A 10 ans, Scott Stevenson a entendu dire que sa génération vivrait moins bien que celle de ses parents
Il n'en a alors rien cru mais réalise trente ans plus tard que ce pronostic était "une prophétie" du tour qu'a pris sa vie. A 39 ans, cet ouvrier de Michigan est un des 14,9 millions d'actifs américains sans emploi, selon le ministère du Travail.
Pis encore, il fait partie des 6,2 millions de chômeurs dits de longue durée, privés de travail depuis 27 semaines au moins.
A 40 ans, il a dû retourner vivre chez ses parents
En quatre ans, il a tout perdu: son emploi à l'usine payé 38.000 dollars par an puis sa maison de trois chambres, saisie. Il y a deux ans, il s'est installé à Ferndale (Michigan) dans le sous-sol du pavillon de ses parents. "Ça me rend dingue. J'ai presque 40 ans et je ne suis pas capable de me prendre en charge. Mais je n'ai pas le choix", dit-il.
En juin, après 99 semaines, ses droits aux allocations ont expiré. Il passe maintenant l'essentiel de son temps chez ses parents, à chercher sur internet un emploi qui se dérobe à lui ou à jouer sur ordinateur, n'importe quoi "qui ne coûte rien".
Les jours de beau temps, il sillonne à vélo ce quartier de modestes mais robustes maisons en brique rouge en bordure de l'I-696, autoroute dédiée à Walter Reuther, l'initiateur des grèves des années 1940 chez Ford et General Motors qui ont abouti à la reconnaissance du syndicat de l'automobile (UAW). Ce mouvement social a favorisé l'émergence de cols-bleus, cette classe moyenne prospère qui a contribué à façonner l'économie américaine après la Seconde Guerre mondiale.
Walter Reuther est mort en 1970 et avec lui, petit à petit, ce rêve américain fané par le recul de l'emploi dans la manufacture. La récession et la restructuration quasi simultanée de l'industrie automobile ont donné le coup de grâce.

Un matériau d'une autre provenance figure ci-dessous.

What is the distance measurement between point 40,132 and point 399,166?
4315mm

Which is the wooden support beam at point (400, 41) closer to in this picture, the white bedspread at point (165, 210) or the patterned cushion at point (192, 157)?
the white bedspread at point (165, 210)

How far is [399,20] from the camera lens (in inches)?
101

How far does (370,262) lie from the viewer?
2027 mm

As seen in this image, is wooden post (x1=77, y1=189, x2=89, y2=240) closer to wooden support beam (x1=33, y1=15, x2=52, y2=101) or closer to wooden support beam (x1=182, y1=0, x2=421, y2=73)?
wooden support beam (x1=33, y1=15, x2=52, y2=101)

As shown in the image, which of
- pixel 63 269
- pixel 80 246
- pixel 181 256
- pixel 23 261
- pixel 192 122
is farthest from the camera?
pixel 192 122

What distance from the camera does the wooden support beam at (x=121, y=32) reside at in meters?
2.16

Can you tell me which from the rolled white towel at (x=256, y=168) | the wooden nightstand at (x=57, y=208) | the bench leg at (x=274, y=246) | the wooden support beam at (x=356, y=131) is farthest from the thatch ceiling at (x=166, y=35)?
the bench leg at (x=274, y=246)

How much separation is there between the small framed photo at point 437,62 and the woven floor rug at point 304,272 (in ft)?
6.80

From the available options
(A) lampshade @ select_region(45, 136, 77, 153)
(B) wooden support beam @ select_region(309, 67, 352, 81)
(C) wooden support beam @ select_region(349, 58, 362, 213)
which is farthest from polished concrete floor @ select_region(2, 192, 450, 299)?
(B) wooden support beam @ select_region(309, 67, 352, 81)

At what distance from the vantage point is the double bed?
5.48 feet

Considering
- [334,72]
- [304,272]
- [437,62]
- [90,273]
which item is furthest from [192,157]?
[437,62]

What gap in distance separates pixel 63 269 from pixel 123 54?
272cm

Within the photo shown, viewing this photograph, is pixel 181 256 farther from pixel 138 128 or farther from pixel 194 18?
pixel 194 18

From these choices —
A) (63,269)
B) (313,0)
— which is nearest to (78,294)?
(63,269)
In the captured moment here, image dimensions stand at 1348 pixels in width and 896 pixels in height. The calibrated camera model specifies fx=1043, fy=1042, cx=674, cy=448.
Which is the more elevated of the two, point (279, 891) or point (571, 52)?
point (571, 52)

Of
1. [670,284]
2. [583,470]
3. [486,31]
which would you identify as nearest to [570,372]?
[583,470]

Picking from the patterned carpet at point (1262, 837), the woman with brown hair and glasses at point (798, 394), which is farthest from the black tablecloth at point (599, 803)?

Joan Stevenson, 63 ans, est déçue. Elle a voté Obama en 2008 mais juge qu'il n'a pas assez aidé les chômeurs comme son fils. "Le Parti démocrate n'est plus ce qu'il était pour nous", et ne défend plus les ouvriers contre les patrons, juge-t-elle.
A Detroit, temple d'une industrie automobile au bord de l'implosion, Scott Stevenson n'a plus guère d'espoir. Pour lui, le secteur n'embauchera pas massivement avant 10 ou 15 ans. La prospérité reviendra, peut-être, à Detroit et dans tout le Midwest, mais "ma génération aura été oubliée", dit-il.